Does he consistently re-post to gain member status? He belongs to another forum I browse through..... it's kind of humorous. I'm not dogging you, pincmonkey..but yeah - the edit button and maybe a spell checker would be nice... I'm sure you're over excited to share new things with everyone but calm down - we're not going anywhere ;-)


----------



## pincmonkey (Jun 7, 2003)

lolz kat_3y3z i kno what forum ur talking about. Sry abot the multiple posts issue, im not doing it for status, mainly because i dont care about it enought to make useless posts.
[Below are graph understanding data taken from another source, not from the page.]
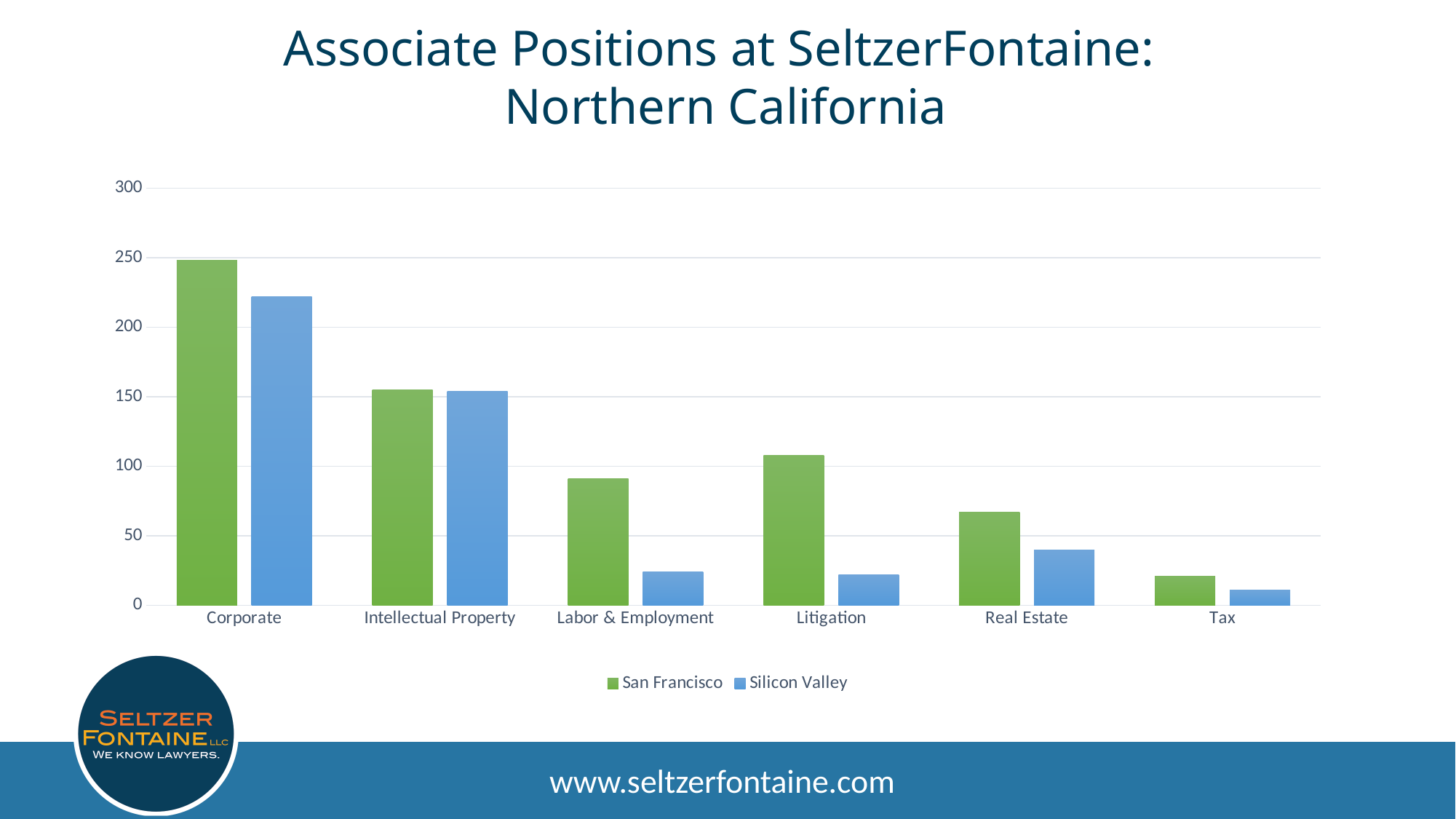
Which practice area has the highest San Francisco value? Corporate How many series does the legend list? 2 Which colour represents San Francisco in the legend? green For Labor & Employment, which is larger: the San Francisco value or the Silicon Valley value? San Francisco Is the Silicon Valley value for Real Estate greater or less than 50? less Is the San Francisco value for Corporate greater or less than 200? greater Which practice area has the lowest Silicon Valley value? Tax Which practice area has the highest Silicon Valley value? Corporate Is the Silicon Valley value for Labor & Employment greater or less than 50? less How many practice-area categories are shown on the x axis? 6 Which practice area has the lowest San Francisco value? Tax What kind of chart is shown on the slide? bar chart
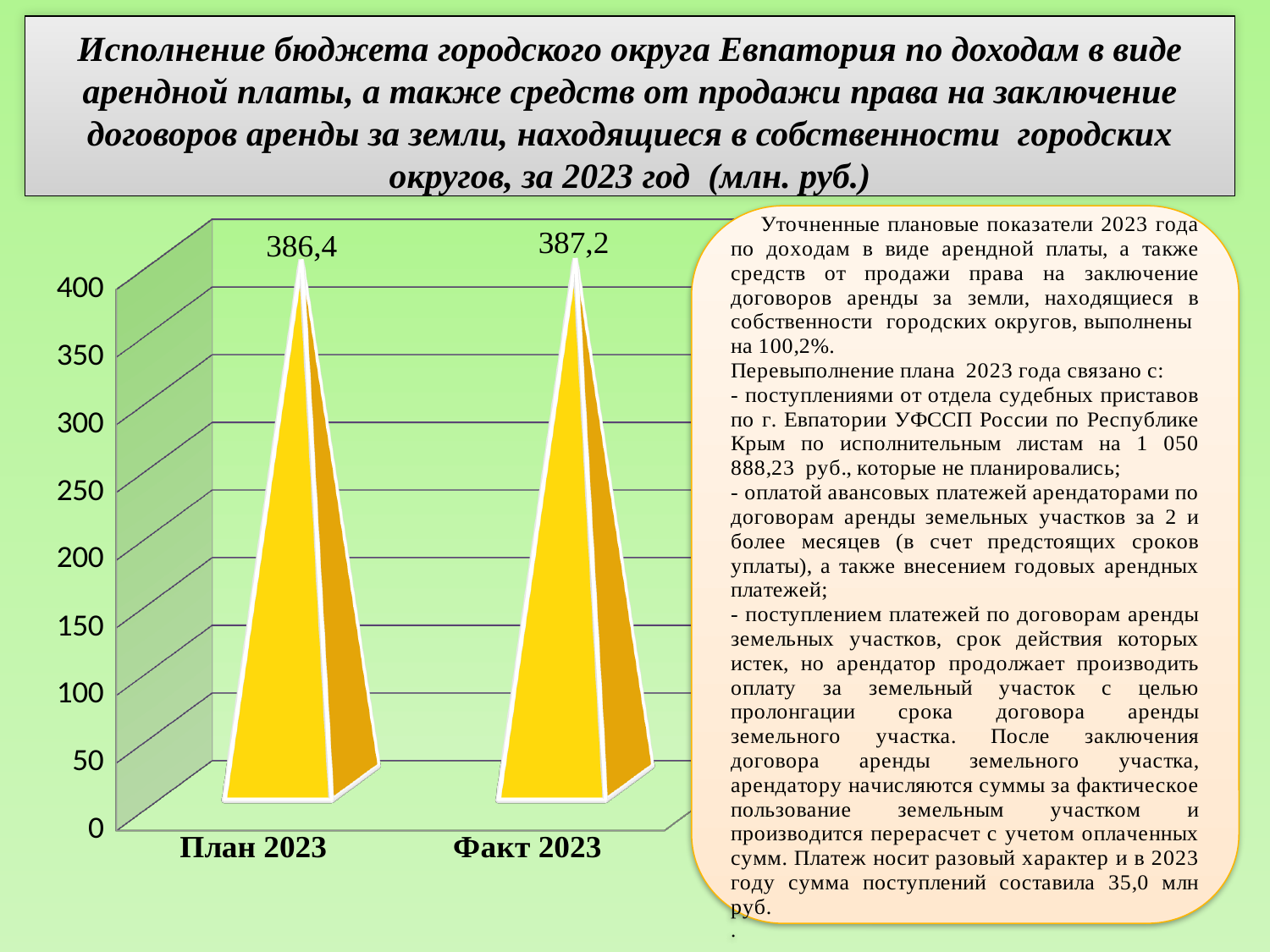
What is the value for План 2023? 386,4 What is the value for Факт 2023? 387,2 How many categories are shown on the chart? 2 Which category has the lowest value? План 2023 Is the value for Факт 2023 greater or less than 400? less What kind of chart is shown on the slide? bar chart What is the difference between the values for Факт 2023 and План 2023? 0,8 What is the highest tick value shown on the vertical axis? 400 Which category has the higher value, План 2023 or Факт 2023? Факт 2023 What colour are the bars on the chart? yellow Which category has the highest value? Факт 2023 Is the value for План 2023 greater or less than 350? greater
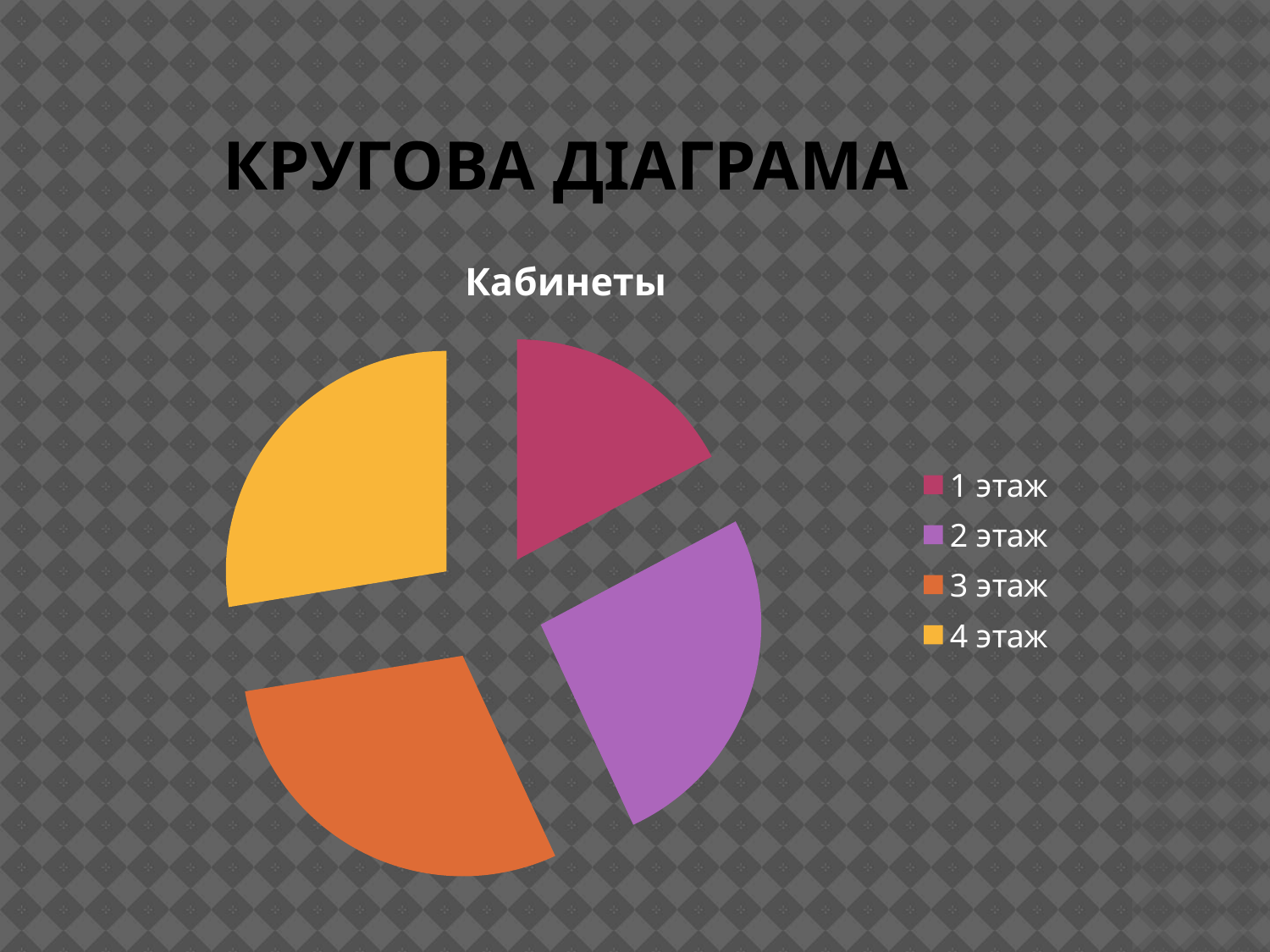
What kind of chart is shown on the slide? pie chart Which category has the smallest slice of the pie? 1 этаж Which slice is larger, 1 этаж or 3 этаж? 3 этаж Which slice is larger, 1 этаж or 2 этаж? 2 этаж What colour is the slice for 4 этаж? yellow How many entries does the legend list? 4 How many slices does the pie chart have? 4 What is the title of the chart? Кабинеты Which slice is larger, 1 этаж or 4 этаж? 4 этаж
Ill try to watch my posting habits from now on.


----------



## kat_3y3z (Jan 7, 2004)

Ok!


----------



## yaddablah (Aug 1, 2003)

there is a much easier way to take out the ads....
all you do is go to where aim is located (normally C:\program files\Aim95) or sumthin along those lines and then find the file called advert.ocm delete this file and (you have to be completely signed off of aim) copy the one that says admin.ocm paste it in the same place where you found advert and the just rename the copyed admin file to advert. it has worked for me so far and seems to have just frozen the ads onto one specific one. which is good.


----------



## pincmonkey (Jun 7, 2003)

did that work for the audio ads as well?


----------



## yaddablah (Aug 1, 2003)

well it did but i kinda just froze one ad in its place and it kinda slowed down aim.. i tried taht one patch up there somewhere in this post and haven't had any problems yet. i probably couldn't hear em though just cuz i play my winamp thing a little loud
but owell hearing is good now so might as well use it


----------



## pincmonkey (Jun 7, 2003)

im going to run the sniffer again and try to see if i can find the server... or if there is one...


----------



## Eboy (Jan 6, 2004)

i added ar.atwola.com to my HOSTS file and it seemed to remove the ads with internet explorer page not found site


----------



## pincmonkey (Jun 7, 2003)

all the sniffers i used, i wasnt able to find the aim site  it could be that the ads are on loalhost


----------



## Eboy (Jan 6, 2004)

ever since i added the ar.atwola.com i haven't had any ads and i put it in yesterday morning and have tested it with 2 other comps too ..and it's workin sweetly


----------